I want to step aside quickly here and talk about how unimaginably vast 120TB of space is. It could contain 5725 copies of the entirety of English Wikipedia as of April 2, 2022 (20.69GB), a half hour of HD video for each person in the 2020 US Census, or 5.7 billion copies of the CRS budget spreadsheet.
With that out of the way, it’s also worth noting that the 120TB we were working with is what we’d call “usable” space. Behind that usable space is 175TB worth of “raw” hard drives. Hard drives are sensitive pieces of equipment, and some percentage of each batch of hard drives are destined to fail much sooner than their rated 5-10 years. In the three years I’ve been at IBS, we’ve had to replace six or seven drives, but these systems are all built such that any given one or two or three drives can fail all at the same time, and the system keeps chugging along without any data loss or disruption. We can even slot in a new hard drive while the system is running, which is a useful feature when a small system can have 70 or 80 drives and serve 50-200 people at once! These systems accomplish that feat by reserving space on multiple hard drives to contain copies of the same data, or enough information to regenerate it, so we lose between one third and one half of the raw space in order to provide redundancy for the data stored in that usable space.
Fortunately, with the help of Dell, CU’s Procurement office, and the Office of Information Technology datacenter operations group, we were able to quickly purchase and install 375TB of raw storage, representing an increase of 200TB of usable space. Most of this is slower storage, meant for archiving large datasets that are accessed in their entirety only occasionally, but it also includes more than doubling the amount of really fast (SSD or “Solid-State Drive,” which is more like a USB flash drive than physically spinning platters of magnetic media) storage that is directly attached to our Citrix environment.
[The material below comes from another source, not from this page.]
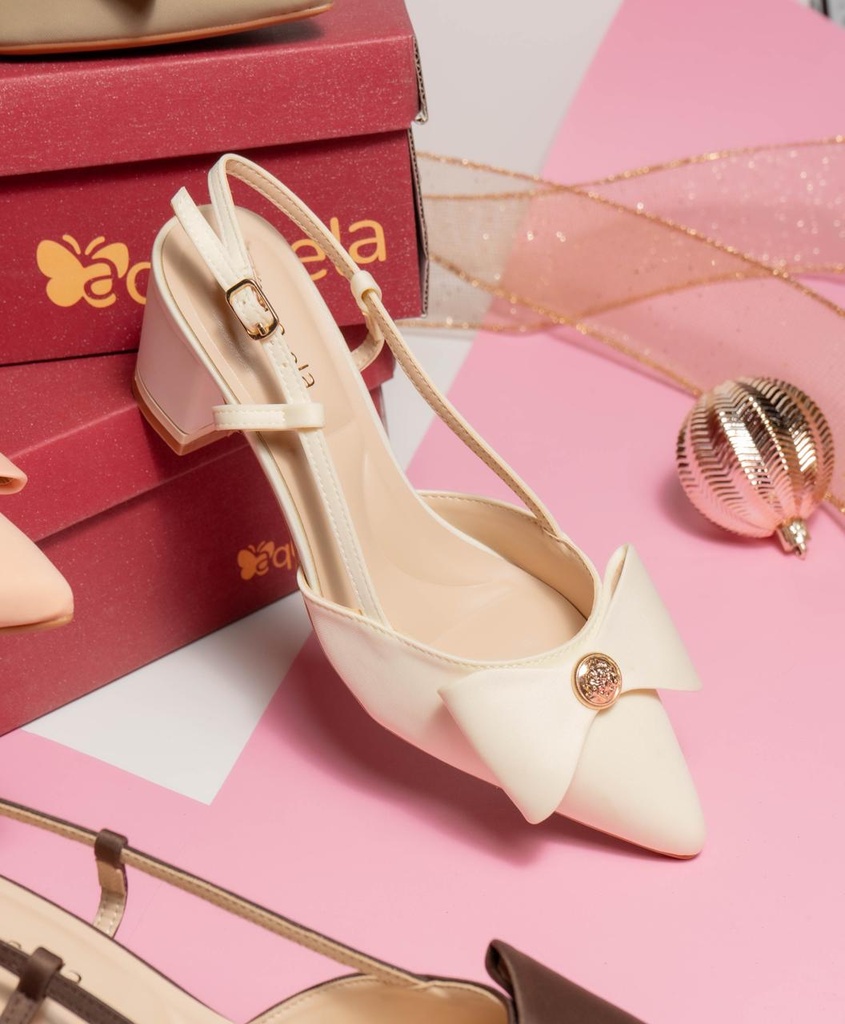SUNNY-4 AQUARELA ZAPATO DEST. CREMA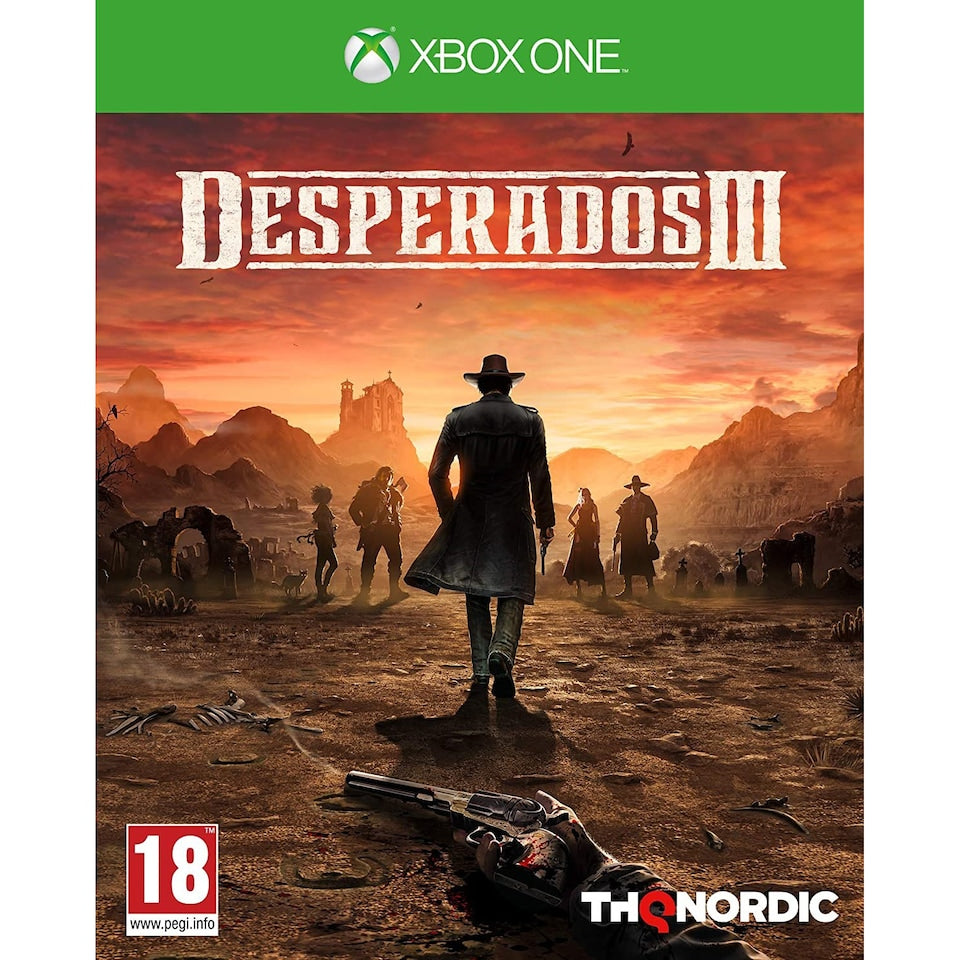 Desperados III (3) – Xbox One – spilomslag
The system that manages this storage is smart enough to place more-often-used data onto faster storage, and less-frequently-used data onto slow storage in a way that’s mostly invisible to us, so if you notice that the exact same operation in Stata done twice in a row can result in different amounts of time to run, that’s a big part of the explanation.
In total now, we have 320TB of usable storage, which is only about enough to store about 1.5% of the digital data that the Library of Congress ingests annually, but it’s enough for a lot of cool datasets.